The PRSS3P2 and TRY7 deletion copy number variant modifies risk for chronic pancreatitis.

BACKGROUND: PRSS1 and PRSS2 constitute the only functional copies of a tandemly-arranged five-trypsinogen-gene cluster (i.e., PRSS1, PRSS3P1, PRSS3P2, TRY7 and PRSS2) on chromosome 7q35. Variants in PRSS1 and PRSS2, including missense and copy number variants (CNVs), have been reported to predispose to or protect against chronic pancreatitis (CP). We wondered whether a common trypsinogen pseudogene deletion CNV (that removes two of the three trypsinogen pseudogenes, PRSS3P2 and TRY7) might be associated with CP causation/predisposition. METHODS: We analyzed the common PRSS3P2 and TRY7 deletion CNV in a total of 1536 CP patients and 3506 controls from France, Germany, India and Japan by means of quantitative fluorescent multiplex polymerase chain reaction.

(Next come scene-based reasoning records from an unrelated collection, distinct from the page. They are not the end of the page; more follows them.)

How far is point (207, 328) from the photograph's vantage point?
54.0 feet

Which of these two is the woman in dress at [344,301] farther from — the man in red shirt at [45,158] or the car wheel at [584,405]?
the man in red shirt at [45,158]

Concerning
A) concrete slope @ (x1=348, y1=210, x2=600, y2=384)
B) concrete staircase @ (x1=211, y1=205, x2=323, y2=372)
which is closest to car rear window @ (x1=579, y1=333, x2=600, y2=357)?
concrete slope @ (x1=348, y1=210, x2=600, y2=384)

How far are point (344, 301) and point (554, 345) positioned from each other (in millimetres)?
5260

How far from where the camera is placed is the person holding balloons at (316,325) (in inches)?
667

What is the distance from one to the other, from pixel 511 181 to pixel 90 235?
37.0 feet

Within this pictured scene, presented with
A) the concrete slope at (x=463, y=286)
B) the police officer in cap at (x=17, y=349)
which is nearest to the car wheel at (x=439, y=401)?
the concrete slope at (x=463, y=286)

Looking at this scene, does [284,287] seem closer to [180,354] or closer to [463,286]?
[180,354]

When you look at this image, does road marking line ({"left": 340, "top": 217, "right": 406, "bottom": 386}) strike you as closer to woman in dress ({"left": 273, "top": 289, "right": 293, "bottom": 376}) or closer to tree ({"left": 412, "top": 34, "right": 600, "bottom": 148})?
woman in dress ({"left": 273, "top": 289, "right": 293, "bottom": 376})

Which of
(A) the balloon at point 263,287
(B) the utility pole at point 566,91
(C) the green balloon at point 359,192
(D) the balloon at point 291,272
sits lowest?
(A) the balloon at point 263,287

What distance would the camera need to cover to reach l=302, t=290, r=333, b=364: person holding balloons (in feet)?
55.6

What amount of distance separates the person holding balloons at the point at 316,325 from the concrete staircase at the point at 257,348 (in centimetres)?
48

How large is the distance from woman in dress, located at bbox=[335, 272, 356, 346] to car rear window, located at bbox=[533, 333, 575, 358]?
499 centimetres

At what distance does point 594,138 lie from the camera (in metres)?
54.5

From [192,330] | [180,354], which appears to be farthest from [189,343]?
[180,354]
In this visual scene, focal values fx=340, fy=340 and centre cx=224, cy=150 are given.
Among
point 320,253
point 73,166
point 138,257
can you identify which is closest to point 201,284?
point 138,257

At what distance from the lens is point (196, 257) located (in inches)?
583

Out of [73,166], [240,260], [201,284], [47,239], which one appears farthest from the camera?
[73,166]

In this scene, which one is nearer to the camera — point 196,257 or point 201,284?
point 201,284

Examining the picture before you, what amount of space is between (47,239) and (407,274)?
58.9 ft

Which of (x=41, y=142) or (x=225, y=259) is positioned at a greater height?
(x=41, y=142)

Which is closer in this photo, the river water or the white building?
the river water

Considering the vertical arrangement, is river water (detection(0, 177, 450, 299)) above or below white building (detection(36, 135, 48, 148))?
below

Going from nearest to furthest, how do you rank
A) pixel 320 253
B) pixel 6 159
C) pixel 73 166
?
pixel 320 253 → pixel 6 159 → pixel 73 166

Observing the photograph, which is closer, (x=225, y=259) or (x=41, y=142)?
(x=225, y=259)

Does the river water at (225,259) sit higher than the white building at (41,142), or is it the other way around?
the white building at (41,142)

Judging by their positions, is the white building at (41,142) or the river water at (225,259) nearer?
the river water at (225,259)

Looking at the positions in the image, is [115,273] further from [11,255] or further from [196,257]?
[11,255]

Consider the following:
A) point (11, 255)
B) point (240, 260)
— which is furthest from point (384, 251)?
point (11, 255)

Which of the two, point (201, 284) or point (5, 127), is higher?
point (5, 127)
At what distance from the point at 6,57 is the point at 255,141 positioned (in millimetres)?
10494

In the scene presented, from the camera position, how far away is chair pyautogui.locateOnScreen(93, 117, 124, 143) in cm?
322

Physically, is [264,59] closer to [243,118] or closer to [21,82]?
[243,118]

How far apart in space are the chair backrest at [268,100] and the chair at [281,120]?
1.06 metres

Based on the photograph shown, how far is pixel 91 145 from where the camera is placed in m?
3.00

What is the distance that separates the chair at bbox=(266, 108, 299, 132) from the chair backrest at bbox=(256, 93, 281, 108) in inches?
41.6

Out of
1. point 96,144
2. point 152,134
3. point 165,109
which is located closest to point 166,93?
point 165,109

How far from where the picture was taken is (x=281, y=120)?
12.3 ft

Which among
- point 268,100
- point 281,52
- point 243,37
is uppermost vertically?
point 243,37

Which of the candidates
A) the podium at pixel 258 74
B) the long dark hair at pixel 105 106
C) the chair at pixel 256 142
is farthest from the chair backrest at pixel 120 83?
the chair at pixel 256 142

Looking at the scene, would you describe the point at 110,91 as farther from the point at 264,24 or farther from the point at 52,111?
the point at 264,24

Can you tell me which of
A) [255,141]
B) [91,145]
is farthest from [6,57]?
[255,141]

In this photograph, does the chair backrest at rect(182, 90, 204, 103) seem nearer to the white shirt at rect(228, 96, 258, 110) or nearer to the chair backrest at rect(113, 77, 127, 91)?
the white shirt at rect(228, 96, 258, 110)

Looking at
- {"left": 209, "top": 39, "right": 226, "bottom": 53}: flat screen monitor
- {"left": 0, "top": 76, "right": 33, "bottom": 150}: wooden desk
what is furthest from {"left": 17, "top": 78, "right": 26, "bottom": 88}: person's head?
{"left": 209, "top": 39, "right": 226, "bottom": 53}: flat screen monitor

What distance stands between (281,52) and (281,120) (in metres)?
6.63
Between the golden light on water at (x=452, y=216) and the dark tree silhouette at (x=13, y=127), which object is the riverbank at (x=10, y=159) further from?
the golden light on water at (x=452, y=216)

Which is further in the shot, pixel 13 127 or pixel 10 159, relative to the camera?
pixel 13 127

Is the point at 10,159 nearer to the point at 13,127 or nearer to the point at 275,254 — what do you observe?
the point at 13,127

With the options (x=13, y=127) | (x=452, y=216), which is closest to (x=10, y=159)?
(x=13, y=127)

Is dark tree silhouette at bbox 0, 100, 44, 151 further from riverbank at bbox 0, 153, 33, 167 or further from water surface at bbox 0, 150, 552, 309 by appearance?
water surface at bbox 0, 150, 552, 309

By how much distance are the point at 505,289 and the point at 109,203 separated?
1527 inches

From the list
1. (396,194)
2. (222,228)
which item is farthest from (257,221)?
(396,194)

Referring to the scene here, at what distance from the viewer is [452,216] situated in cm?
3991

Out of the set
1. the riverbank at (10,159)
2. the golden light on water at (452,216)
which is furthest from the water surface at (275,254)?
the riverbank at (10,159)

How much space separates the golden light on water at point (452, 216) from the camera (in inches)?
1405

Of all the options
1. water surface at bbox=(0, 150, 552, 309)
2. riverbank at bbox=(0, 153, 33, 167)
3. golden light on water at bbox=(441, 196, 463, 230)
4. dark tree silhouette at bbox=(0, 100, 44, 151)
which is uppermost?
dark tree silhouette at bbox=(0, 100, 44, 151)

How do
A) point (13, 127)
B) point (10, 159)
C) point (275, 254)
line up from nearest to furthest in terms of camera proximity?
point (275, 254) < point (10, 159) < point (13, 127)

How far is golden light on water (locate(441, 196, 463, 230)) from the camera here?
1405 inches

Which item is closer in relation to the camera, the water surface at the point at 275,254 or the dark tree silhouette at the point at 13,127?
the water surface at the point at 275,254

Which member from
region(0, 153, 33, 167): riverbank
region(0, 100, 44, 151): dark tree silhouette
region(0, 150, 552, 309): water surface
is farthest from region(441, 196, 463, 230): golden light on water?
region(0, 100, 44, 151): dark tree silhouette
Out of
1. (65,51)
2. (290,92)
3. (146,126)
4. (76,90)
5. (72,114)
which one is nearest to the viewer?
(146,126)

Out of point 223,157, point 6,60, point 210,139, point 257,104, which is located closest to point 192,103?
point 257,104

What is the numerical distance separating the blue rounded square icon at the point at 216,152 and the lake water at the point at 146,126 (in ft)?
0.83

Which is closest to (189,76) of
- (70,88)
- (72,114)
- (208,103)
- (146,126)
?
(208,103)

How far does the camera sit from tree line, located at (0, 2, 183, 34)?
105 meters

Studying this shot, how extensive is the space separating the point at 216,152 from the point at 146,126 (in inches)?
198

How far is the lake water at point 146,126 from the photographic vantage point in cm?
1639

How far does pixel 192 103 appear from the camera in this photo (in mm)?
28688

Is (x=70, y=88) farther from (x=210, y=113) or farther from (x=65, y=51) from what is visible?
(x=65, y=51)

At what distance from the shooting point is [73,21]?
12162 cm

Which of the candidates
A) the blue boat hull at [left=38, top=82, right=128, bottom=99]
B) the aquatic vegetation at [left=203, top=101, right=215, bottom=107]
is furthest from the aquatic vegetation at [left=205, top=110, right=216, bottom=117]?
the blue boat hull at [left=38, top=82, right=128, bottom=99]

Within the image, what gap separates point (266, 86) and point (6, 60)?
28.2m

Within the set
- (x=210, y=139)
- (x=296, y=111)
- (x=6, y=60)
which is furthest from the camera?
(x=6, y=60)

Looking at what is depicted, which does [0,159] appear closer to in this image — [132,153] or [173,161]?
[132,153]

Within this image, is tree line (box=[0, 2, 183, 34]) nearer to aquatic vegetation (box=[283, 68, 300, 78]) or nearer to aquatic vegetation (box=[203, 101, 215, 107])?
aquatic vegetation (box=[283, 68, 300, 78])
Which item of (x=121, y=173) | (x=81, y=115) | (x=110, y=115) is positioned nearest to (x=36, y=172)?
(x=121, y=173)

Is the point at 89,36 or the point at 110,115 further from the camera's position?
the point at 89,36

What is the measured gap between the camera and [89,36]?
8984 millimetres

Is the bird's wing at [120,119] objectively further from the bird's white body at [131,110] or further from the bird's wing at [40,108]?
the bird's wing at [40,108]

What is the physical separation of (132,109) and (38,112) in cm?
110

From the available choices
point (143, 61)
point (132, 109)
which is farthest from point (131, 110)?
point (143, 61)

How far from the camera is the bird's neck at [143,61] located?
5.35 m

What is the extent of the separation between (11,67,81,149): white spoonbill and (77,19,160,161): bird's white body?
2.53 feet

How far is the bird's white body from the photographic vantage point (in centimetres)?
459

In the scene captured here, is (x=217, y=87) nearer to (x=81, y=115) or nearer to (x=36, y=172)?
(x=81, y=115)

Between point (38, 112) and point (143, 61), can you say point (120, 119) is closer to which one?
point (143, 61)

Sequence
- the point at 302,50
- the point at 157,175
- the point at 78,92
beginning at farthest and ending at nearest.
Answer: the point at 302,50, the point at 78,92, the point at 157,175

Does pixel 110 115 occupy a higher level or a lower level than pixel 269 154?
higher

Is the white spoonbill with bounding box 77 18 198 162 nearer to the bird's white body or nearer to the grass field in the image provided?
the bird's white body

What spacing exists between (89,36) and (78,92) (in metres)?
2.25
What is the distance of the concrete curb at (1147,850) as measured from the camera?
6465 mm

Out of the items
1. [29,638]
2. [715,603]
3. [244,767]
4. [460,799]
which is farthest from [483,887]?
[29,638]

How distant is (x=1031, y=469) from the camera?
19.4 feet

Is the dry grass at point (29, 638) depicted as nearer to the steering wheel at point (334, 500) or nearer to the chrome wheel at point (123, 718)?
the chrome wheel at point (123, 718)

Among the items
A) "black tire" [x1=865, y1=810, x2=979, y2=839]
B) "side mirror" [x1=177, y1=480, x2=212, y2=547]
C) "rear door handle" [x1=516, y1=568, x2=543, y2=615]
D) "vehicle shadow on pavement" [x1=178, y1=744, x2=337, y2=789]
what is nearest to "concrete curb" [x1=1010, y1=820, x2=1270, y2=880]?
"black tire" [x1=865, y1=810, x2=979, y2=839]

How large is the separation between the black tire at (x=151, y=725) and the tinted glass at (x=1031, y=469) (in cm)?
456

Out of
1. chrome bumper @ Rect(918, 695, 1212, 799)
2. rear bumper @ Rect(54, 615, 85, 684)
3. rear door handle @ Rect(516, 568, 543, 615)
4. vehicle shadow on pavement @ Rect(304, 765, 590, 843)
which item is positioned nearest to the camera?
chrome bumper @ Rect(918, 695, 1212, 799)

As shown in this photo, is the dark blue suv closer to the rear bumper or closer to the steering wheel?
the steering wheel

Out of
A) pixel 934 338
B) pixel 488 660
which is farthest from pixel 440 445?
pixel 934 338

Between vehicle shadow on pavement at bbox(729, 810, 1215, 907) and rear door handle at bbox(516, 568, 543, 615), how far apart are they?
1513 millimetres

RESULTS: We demonstrated that the deletion CNV variant was associated with a protective effect against CP in the French, German and Japanese cohorts whilst a trend toward the same association was noted in the Indian cohort. Meta-analysis under a dominant model yielded a pooled odds ratio (OR) of 0.68 (95% confidence interval (CI) 0.52-0.89; p = 0.005) whereas an allele-based meta-analysis yielded a pooled OR of 0.84 (95% CI 0.77-0.92; p = 0.0001). This protective effect is explicable by reference to the recent finding that the still functional PRSS3P2/TRY7 pseudogene enhancers upregulate pancreatic PRSS2 expression. CONCLUSIONS: The common PRSS3P2 and TRY7 deletion CNV was associated with a reduced risk for CP. This finding provides additional support for the emerging view that dysregulated PRSS2 expression represents a discrete mechanism underlying CP predisposition or protection.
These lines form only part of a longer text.